空軍研究所は、2023年までにレーザー兵器の空中発射実験を行うとしている。現在進められている地上でのテストは、レーザーの出力を10キロワットから100キロワットに上げることを目標としている。同時に、より精密な射撃をするための研究も進められている。
さらに実用化に向けては、そのパワーを保ったまま航空機に搭載できるサイズと重量に抑える必要がある。輸送機ではなく戦闘機や無人機に搭載できるようにすること、特に、レーザー兵器本体だけではなくバッテリ部分の小型軽量化が課題だ。ただしこの課題をクリアすれば、戦闘機にせいぜい6、7発しか搭載できないミサイルと違い、レーザーそのものの搭載量に制限はない。航空機の燃料を発電に使えば、1ガロン(約3.8リットル)の燃料で何千発ものレーザーを撃つことができる。

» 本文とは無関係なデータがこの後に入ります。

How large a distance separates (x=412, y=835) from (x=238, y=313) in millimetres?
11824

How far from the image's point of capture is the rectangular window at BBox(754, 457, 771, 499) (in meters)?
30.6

空軍の無人機はホビー用のドローンとは違い、見えない遠距離の目標を正確に、そして確実に破壊して戻ってくることができる。無人機にレーザー兵器が搭載される時期がいつになるかはまだわからないが、いずれ無人機搭載レーザー兵器は現在のミサイル兵器を置き換えるとみられている。
レーザー兵器の精密な射撃と周囲に影響を与えない破壊力は、たとえば、「人間の壁」に隠れた卑劣なテロ組織の幹部を狙い撃ちするときにも役立つだろう。